He found that, to continue to go up the Orinoco, he must direct his course towards the east; and

That the river received, at the point of its great inflection, in latitude 4 degrees 4 minutes, the waters of the Guaviare, which two miles higher had received those of the Atabapo. Interested in approaching the Portuguese possessions as near as possible, Solano resolved to proceed onward to the south. At the confluence of the Atabapo and the Guaviare he found an Indian settlement of the warlike nation of the Guaypunaves. He gained their favour by presents, and with their aid founded the mission of San Fernando, to which he gave the appellation of villa, or town.

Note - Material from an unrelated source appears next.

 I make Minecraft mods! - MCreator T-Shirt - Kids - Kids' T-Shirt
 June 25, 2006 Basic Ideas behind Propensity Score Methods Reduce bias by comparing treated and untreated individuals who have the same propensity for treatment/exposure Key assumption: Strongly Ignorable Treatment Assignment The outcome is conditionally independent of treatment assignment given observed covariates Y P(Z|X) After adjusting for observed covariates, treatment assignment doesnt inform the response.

To make known the political importance of this Mission, we must recollect what was at that period the balance of power between the petty Indian tribes of Guiana. The banks of the Lower Orinoco had been long ensanguined by the obstinate struggle between two powerful nations, the Cabres and the Caribs. The latter, whose principal abode since the close of the seventeenth century has been between the sources of the Carony, the Essequibo, the Orinoco, and the Rio Parima, once not only held sway as far as the Great Cataracts, but made incursions also into the Upper Orinoco, employing portages between the Paruspa* (* The Rio Paruspa falls into the Rio Paragua, and the latter into the Rio Carony, which is one of the tributary streams of the Lower Orinoco. There is also an ancient portage of the Caribs between the Paruspa and the Rio Chavaro, which flows into the Rio Caura above the mouth of the Erevato. In going up the Erevato you reach the savannahs that are traversed by the Rio Manipiare above the tributary streams of the Ventuari. The Caribs in their distant excursions sometimes passed from the Rio Caura to the Ventuari, thence to the Padamo, and then by the Upper Orinoco to the Atacavi, which, westward of Manuteso, takes the name of the Atabapo.) and the Caura, the Erevato and the Ventuari, the Conorichite and the Atacavi. None knew better than the Caribs the intertwinings of the rivers, the proximity of the tributary streams, and the roads by which distances might be diminished. The Caribs had vanquished and almost exterminated the Cabres. Having made themselves masters of the Lower Orinoco, they met with resistance from the Guaypunaves, who had founded their dominion on the Upper Orinoco; and who, together with the Cabres, the Manitivitanos, and the Parenis, are the greatest cannibals of these countries. They originally inhabited the banks of the great river Inirida, at its confluence with the Chamochiquini, and the hilly country of Mabicore. About the year 1744, their chief, or as the natives call him, their king (apoto), was named Macapu. He was a man no less distinguished by his intelligence than his valour; had led a part of the nation to the banks of the Atabapo; and when the Jesuit Roman made his memorable expedition from the Orinoco to the Rio Negro, Macapu suffered that missionary to take with him some families of the Guaypunaves to settle them at Uruana, and near the cataract of Maypures.